>> Begin Page excerpt

Category Archives: Cosmonauts

This photograph, the first taken from the surface of another planet, was taken by the camera on board the Venera 9 descent module shortly after it landed on Venus on 25th October, 1975. The foreground is littered with flattened rocks and the horizon is just visible at the tops of the top corners. Credit: NSSDC Photo Library

How to land on Venus

On the anniversary of Venera 7’s launch – the first spacecraft to successfully land on Venus – curator Doug Millard reflects on the challenge of exploring other worlds.

Over a 20-year period from the mid-1960s, Soviet scientists and engineers conducted one of the most successful interplanetary exploration programmes ever.

They launched a flotilla of spacecraft far beyond Earth and its Moon. Some failed, but others set a remarkable record of space firsts: first spacecraft to impact another planet, first controlled landing on another planet and the first photographs from its surface. The planet in question was not Mars – it was Venus.

Our knowledge of Venus at the time had been patchy. But as the Soviet probes journeyed down through the Venusian atmosphere it became clear that this planet – named after the Roman goddess of love – was a supremely hostile world. The spacecraft were named Venera (Russian for Venus) and the early probes succumbed to the planet’s immense atmospheric pressure, crushed and distorted as if made of paper.

Venera 3 did make it to the surface – the first craft ever to do so – but was dead by the time it impacted, destroyed by the weight of the air. Venera 4 was also shattered on the way down, but it survived long enough to return the first data from within another planet’s atmosphere. The engineers realised, though, they would have to reinforce still further the spacecraft’s titanium structures and silica-based heat shield.

>> End Page excerpt

> [Instruction]:
Carry the article on the Soviet Venera missions to Venus forward from its final sentence, keeping its tone and style.

>> Begin Dataset extract

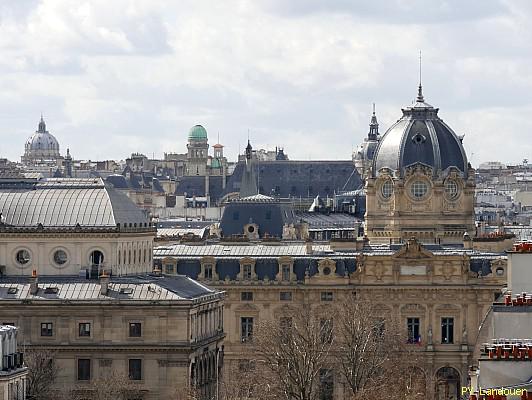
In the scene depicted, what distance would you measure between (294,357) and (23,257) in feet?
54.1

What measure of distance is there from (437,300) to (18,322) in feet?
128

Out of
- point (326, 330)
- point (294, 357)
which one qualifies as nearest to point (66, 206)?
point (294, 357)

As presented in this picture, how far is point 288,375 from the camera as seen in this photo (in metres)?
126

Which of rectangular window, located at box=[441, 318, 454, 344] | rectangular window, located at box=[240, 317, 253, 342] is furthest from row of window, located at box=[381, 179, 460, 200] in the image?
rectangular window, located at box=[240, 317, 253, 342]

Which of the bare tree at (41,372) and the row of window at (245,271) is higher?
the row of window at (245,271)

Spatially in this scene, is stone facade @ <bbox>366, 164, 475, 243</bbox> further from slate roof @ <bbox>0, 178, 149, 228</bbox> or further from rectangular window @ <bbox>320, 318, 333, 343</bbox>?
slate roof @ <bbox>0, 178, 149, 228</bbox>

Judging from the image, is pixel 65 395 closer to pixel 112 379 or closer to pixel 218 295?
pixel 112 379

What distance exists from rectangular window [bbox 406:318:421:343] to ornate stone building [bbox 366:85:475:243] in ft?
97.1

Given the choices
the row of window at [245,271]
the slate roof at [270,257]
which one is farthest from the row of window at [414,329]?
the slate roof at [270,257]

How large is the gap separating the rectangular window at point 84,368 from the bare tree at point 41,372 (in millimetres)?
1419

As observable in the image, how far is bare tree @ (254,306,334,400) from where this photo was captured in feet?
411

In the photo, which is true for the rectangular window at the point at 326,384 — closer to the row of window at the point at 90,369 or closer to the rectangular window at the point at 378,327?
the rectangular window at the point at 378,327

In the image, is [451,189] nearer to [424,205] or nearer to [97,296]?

>> End Dataset extract
>> Begin Dataset extract

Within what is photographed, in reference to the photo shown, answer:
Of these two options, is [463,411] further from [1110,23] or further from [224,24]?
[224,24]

>> End Dataset extract

> [Solved problem]:
The information coming in from the Venera probes was supplemented with readings from American spacecraft and ground-based observatories on Earth. Each added to an emerging picture of a hellish planet with temperatures of over 400 °C on the surface and an atmospheric pressure at ground level 90 times greater than Earth’s.

Spacecraft can only be launched towards Venus during a ‘window of opportunity’ that lasts a few days every 19 months. Only then do Earth and Venus’ relative positions in the Solar System allow for a viable mission. The Soviets therefore usually launched a pair of spacecraft at each opportunity. Venera 5 and 6 were launched on 5 and 19 January 1969, both arriving at Venus four months later.

There had not been time to strengthen these spacecraft against the unforgiving atmosphere, so instead the mission designers modified their parachutes so that they would descend faster and reach lower altitudes, sending back new data before their inevitable destruction.

Venera 7 descent module, (engineering model, scale 1;1), 1970  This descent module with parachute lanyards clearly visible was used for drop tests on Earth in 1970

This Venera 7 descent module (engineering model) with parachute lanyards clearly visible, was used for drop tests on Earth in 1970. Credit: Lavochkin Association/Photo: State Museum and Exhibition center, ROSIZO

Launched on 17 August 1970, Venera 7 made it intact to the surface of Venus on 15 December 1970 – the first probe ever to soft land on another planet. Its instruments measured a temperature of 465 °C on the ground. It continued to transmit for 23 minutes before its batteries were exhausted.

Venera 8 carried more scientific instruments which revealed that it had landed in sunlight. It survived for another 50 minutes. Venera 9, the first of a far stronger spacecraft design, touched down on 22 October 1975 and returned the first pictures from the surface of another planet. It too showed sunny conditions – comparable, the scientists reckoned, to a Moscow day in June.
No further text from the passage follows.